++++ Raw data

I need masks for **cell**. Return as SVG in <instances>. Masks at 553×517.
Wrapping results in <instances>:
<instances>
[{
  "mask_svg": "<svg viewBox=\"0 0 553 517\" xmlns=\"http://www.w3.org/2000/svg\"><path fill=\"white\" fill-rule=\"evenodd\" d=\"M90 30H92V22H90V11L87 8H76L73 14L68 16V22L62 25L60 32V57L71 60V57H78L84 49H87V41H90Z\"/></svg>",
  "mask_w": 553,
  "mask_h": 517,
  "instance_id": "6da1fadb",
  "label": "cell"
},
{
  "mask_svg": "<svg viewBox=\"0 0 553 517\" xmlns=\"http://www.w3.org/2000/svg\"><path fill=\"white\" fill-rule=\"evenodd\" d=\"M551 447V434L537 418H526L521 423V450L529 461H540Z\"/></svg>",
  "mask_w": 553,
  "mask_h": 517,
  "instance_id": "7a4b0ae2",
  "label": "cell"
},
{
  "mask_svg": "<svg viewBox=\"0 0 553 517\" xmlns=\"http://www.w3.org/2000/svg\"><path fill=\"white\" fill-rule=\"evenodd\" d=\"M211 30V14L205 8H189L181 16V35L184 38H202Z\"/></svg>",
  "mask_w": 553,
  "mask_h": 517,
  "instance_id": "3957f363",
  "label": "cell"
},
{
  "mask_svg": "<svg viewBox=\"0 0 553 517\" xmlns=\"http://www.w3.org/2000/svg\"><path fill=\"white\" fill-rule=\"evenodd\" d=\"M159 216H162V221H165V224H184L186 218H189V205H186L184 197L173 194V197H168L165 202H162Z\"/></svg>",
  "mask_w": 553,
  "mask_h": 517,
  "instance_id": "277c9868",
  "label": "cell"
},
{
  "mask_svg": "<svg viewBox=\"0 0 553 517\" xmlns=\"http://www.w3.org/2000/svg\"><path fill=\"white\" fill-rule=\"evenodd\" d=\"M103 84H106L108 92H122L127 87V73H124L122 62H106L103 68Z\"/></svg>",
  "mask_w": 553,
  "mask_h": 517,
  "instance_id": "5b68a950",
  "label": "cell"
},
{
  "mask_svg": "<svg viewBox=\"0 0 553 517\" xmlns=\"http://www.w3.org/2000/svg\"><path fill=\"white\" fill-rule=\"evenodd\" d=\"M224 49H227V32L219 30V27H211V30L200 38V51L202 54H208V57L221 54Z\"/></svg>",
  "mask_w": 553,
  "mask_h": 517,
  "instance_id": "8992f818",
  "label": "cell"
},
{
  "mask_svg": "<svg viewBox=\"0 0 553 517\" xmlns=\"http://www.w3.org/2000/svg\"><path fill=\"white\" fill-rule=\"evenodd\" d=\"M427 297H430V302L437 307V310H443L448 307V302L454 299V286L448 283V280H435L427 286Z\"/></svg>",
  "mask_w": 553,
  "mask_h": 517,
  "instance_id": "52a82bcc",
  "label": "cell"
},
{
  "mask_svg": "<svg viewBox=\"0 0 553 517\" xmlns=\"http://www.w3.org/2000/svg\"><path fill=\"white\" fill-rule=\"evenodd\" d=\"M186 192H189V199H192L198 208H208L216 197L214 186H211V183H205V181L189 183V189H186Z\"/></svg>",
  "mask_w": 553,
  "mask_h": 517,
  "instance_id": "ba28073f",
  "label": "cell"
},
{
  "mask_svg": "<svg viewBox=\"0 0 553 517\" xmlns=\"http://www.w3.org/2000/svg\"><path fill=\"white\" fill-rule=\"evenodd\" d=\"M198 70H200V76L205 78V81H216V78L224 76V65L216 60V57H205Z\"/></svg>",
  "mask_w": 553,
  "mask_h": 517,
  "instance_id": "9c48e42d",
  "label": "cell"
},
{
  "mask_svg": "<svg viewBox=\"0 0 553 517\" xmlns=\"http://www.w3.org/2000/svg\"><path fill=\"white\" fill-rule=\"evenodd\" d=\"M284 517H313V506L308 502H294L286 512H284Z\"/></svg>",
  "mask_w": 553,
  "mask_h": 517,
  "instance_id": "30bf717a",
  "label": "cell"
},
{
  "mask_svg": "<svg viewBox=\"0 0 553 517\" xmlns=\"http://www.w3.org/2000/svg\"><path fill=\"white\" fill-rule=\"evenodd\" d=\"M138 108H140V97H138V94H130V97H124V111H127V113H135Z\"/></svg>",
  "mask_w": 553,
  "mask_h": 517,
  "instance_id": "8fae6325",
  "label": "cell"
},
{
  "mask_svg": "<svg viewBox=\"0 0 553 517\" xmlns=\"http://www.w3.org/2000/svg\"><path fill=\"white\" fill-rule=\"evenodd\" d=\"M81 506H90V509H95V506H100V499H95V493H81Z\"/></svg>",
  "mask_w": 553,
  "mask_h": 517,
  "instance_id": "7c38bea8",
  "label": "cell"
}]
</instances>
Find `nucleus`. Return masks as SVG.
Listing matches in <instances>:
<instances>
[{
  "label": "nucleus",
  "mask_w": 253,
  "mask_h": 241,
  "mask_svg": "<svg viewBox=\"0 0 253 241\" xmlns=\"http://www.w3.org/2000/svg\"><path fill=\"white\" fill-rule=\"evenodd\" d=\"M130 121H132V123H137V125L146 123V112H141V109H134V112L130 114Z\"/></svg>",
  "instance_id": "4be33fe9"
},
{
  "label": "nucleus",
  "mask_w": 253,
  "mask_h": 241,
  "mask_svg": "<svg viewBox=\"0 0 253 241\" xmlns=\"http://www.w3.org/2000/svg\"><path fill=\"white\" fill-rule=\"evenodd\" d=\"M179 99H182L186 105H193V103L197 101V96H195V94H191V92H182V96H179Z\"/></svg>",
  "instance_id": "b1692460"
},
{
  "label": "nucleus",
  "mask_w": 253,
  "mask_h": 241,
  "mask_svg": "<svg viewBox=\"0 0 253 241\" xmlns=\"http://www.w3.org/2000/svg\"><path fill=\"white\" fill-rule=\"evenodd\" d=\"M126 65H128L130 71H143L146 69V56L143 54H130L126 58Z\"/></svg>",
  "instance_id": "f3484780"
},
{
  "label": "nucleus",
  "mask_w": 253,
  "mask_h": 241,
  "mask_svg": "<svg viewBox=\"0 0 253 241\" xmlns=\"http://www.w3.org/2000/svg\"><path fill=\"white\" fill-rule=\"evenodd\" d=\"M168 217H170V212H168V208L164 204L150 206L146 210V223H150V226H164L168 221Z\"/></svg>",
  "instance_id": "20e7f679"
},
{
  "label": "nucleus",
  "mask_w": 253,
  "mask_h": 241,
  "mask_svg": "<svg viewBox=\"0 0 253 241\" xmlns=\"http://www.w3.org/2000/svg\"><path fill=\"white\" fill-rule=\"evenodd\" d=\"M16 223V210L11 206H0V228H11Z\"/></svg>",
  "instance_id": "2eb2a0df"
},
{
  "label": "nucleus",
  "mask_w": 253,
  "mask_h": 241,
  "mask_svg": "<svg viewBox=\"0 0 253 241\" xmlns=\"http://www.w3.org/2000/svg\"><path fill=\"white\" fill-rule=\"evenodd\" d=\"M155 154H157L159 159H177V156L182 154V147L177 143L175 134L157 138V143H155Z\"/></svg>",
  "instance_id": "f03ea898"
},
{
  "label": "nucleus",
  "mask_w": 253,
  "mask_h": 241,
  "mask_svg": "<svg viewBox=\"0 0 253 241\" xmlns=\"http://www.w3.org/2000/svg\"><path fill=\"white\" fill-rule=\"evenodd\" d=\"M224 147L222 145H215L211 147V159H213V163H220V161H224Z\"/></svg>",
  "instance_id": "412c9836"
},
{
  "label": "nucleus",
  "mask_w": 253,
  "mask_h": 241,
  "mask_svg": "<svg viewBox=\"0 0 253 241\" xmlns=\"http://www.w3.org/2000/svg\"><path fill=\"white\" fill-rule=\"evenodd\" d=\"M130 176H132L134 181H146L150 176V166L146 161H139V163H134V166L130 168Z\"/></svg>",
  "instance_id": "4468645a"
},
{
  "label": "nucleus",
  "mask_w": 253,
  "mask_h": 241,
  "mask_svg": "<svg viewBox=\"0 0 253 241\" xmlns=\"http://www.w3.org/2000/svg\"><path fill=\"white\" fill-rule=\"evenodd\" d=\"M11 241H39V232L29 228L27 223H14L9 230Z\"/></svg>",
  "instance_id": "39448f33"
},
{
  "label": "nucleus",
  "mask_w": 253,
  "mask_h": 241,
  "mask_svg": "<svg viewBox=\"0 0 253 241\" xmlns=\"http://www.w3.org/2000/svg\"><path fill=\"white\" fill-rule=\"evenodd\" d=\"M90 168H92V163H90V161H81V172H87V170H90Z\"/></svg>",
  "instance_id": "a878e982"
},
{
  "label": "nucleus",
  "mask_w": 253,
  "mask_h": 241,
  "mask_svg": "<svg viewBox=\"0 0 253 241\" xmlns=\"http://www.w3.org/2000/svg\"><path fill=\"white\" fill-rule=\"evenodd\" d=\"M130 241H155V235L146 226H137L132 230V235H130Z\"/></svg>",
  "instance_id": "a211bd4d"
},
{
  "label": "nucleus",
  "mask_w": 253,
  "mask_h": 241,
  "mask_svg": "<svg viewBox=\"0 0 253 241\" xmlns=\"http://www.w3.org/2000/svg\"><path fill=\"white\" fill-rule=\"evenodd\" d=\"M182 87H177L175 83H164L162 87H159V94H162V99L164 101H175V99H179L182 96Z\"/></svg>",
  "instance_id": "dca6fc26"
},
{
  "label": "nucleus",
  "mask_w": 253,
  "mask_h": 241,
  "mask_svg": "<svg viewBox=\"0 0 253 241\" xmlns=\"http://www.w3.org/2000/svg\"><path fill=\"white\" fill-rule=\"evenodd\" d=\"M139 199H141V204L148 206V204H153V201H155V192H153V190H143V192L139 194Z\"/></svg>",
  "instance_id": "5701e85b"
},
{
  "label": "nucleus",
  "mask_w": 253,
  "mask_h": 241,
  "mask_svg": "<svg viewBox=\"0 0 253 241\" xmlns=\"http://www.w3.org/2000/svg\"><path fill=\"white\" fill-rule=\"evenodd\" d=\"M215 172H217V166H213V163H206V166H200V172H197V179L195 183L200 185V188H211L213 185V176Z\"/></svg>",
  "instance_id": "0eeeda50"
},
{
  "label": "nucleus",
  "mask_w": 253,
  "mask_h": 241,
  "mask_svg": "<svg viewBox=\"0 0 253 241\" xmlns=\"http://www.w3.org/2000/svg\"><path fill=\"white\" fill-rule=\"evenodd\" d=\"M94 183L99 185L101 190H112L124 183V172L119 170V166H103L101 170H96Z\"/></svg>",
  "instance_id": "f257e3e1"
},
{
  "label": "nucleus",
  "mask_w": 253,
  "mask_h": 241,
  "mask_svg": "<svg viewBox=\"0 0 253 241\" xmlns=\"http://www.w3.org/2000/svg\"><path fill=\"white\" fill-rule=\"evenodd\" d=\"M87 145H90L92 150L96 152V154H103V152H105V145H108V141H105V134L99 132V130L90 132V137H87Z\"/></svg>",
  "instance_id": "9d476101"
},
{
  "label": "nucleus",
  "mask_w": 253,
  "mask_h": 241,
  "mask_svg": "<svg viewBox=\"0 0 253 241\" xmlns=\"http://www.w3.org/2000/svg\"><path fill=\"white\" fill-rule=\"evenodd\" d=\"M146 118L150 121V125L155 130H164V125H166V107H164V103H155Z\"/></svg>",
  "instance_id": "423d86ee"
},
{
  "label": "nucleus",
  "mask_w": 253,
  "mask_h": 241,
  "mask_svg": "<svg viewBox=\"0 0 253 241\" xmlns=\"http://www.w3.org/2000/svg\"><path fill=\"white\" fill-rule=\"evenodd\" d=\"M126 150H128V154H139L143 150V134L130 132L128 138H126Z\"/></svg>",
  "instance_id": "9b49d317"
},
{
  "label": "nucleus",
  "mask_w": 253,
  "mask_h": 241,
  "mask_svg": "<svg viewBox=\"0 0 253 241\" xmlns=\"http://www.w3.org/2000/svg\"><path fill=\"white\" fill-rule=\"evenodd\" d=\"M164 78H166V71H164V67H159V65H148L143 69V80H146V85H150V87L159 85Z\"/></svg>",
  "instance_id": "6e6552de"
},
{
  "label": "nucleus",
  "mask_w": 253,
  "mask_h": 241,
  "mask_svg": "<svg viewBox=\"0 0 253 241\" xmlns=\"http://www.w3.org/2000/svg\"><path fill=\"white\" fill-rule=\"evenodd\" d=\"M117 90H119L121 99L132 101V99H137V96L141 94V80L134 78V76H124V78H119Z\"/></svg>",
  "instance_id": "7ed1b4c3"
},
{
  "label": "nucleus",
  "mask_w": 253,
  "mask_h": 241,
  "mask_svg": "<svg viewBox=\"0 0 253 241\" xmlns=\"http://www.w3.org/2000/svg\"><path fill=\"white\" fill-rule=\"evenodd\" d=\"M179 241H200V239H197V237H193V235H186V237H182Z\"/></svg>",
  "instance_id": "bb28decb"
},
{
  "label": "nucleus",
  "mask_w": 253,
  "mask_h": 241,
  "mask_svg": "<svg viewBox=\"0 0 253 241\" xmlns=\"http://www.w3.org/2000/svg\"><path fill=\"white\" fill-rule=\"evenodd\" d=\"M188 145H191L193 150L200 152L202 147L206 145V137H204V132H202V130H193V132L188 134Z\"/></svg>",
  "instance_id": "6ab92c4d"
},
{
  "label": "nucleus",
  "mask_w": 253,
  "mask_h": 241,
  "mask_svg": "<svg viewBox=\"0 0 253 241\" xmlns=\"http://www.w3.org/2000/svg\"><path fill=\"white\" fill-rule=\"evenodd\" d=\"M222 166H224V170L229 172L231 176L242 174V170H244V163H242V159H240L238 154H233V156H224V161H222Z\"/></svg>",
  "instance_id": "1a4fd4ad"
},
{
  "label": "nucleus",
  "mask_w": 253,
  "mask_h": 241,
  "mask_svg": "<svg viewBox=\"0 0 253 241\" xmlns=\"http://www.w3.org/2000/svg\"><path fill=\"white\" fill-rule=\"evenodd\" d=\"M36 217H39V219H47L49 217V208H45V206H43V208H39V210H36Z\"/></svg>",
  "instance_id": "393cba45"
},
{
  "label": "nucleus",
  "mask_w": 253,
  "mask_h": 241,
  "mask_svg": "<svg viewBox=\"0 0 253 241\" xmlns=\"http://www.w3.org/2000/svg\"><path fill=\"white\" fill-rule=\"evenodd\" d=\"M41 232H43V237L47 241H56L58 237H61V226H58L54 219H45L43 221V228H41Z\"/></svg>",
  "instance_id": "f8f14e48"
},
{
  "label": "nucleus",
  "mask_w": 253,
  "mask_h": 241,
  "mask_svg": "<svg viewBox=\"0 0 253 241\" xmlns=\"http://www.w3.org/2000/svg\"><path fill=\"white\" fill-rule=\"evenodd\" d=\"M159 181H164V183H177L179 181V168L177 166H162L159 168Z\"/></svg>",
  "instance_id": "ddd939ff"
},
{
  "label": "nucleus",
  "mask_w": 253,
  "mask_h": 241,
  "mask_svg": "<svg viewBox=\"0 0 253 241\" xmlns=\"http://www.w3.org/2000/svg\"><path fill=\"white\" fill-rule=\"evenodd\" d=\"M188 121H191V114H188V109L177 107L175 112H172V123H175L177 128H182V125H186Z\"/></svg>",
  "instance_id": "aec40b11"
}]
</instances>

++++++++

Pull out each line in the listing above that contains the word "Return", matching case exactly.

I need masks for **cell**. Return as SVG in <instances>. Masks at 553×517.
Find `nucleus`. Return masks as SVG.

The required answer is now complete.